Key to this: you do not need to include children.

If you want to have a good time this holiday season, you shouldn’t invite children. This will seem anathema to some folks. No children at holiday events? Let alone Christmas? The madness!

But what is true madness is inviting children into one’s home and expecting them not to behave atrociously and ruin all the damn festivities. To be clear, I’m not saying that you should exclude your own children. If they’re your kids, you can’t eliminate them from the equation. Not ethically or legally. What you have to do is keep other people’s children away. This can be difficult. As you get older, more and more of your friends and family members will make the mistake of having children, and they will commit the offense of forcing those children’s presence upon you. It will be taken for granted that their children are welcome at events and gatherings. It is therefore incumbent upon you, as host of these gatherings and events, to make clear that they are in fact not welcome.

This can be a difficult thing to do. Many might take offense at being told that they cannot bring their semi-sentient, narcissistic, independently-ambulatory appendages with them everywhere they go. But they need to understand that they cannot, not if they are going into your damn house.

Yours is a fine, child-free house. It is clean and orderly. It has nice things, some of them quite expensive. The average child is suited only for padded shacks of squalor. Your home is too good for them and unprepared for their selfish ravages. Your fine wood coffee table is not made to have blocks and other hard objects banged on and dented into it. Your enormous high-definition television will not appreciate having mucus, spittle, and greasy handprints left on its priorly pristine screen. Your ornaments, decorations, and collectibles, some of them rare, acquired over years of world travel, and sometimes at considerable expense, are not intended to be played with, especially not by the indelicate hands of malicious toddlers. And your impeccably decorated Christmas tree may never fully recover after the greedy and uncaring hand of a poorly trained child takes hold of one of its branches and pulls it crashing to the floor.

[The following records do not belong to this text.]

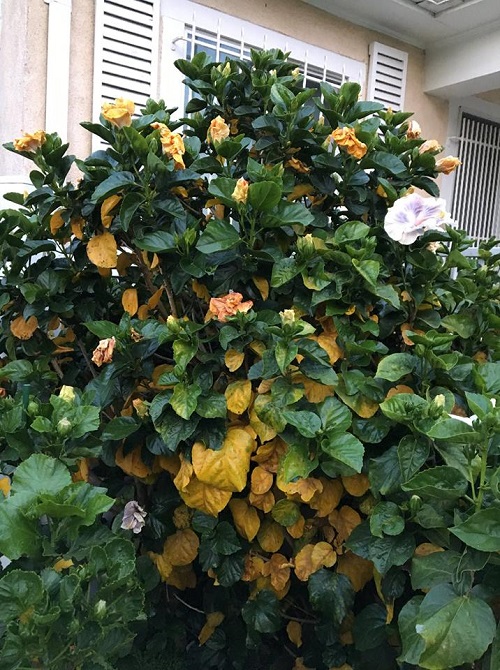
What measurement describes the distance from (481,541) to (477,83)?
437cm

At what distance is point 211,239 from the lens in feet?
5.12

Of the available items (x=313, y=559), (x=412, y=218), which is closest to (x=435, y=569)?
(x=313, y=559)

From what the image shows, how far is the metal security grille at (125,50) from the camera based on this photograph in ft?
10.8

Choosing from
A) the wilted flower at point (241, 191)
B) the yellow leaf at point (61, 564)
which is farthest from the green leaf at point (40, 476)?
the wilted flower at point (241, 191)

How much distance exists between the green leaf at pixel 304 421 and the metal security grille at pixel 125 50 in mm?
2525

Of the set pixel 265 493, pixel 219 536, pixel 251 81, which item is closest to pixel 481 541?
pixel 265 493

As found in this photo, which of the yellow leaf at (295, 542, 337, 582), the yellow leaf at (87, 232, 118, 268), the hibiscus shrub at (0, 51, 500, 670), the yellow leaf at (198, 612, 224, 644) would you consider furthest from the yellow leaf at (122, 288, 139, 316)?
the yellow leaf at (198, 612, 224, 644)

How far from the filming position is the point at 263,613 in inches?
62.6

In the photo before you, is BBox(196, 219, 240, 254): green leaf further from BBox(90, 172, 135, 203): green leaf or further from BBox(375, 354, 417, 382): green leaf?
BBox(375, 354, 417, 382): green leaf

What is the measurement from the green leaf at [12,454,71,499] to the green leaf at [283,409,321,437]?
1.63 feet

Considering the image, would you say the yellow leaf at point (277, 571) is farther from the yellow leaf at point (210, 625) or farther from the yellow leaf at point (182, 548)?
the yellow leaf at point (210, 625)

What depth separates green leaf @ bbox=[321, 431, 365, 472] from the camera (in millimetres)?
1306

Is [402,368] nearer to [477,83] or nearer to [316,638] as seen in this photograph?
[316,638]

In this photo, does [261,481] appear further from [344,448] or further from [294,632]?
[294,632]
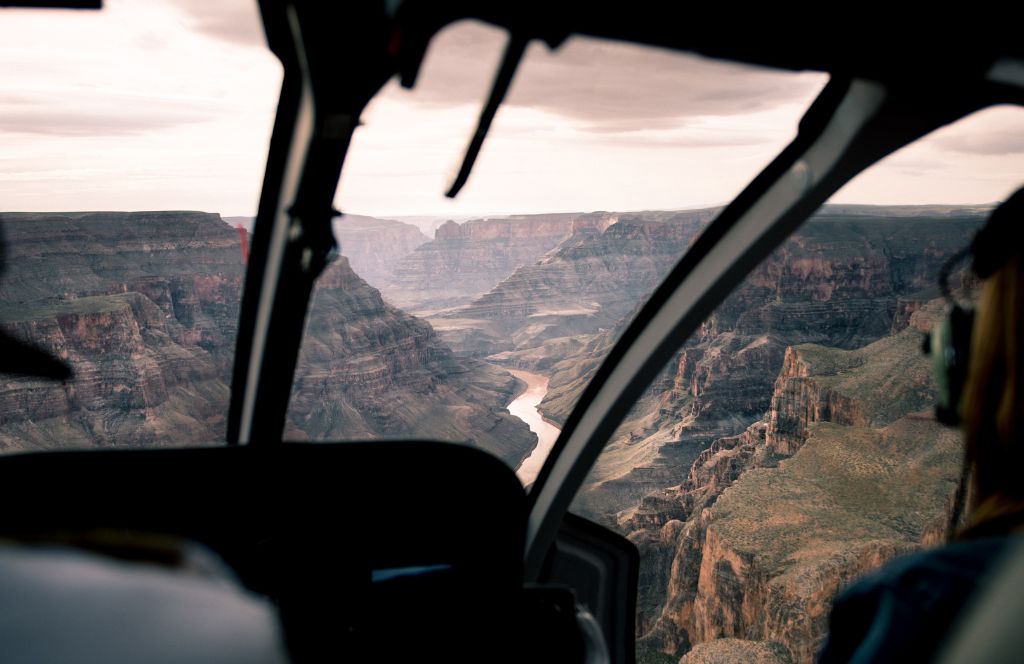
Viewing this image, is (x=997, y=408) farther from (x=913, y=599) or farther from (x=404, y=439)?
(x=404, y=439)

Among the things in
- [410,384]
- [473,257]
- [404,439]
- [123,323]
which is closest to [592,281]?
[404,439]

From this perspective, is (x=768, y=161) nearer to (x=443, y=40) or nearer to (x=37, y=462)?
(x=443, y=40)

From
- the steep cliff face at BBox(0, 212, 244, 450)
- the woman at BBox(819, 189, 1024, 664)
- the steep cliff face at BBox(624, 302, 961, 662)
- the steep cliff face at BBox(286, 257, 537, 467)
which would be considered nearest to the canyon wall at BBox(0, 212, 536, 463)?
the steep cliff face at BBox(0, 212, 244, 450)

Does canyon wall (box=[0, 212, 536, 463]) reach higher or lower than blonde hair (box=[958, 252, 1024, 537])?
lower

The problem, as with many child-related problems, is not of the children themselves. Children are too stupid and ignorant, or “innocent,” to be held accountable for the reckless and destructive consequences of their inexplicable, self-centered actions. It is the parents that are to blame. And they should know this. If they do not train their children to behave decently, or adequately supervise their behavior to prevent unacceptable actions, then they are hardly qualified to be parents. They certainly have not earned the right to bring their children into nice places around decent folk. Unless and until such time that they are able to be responsible and respectful on behalf of their terrible children, they and their children both are not welcome.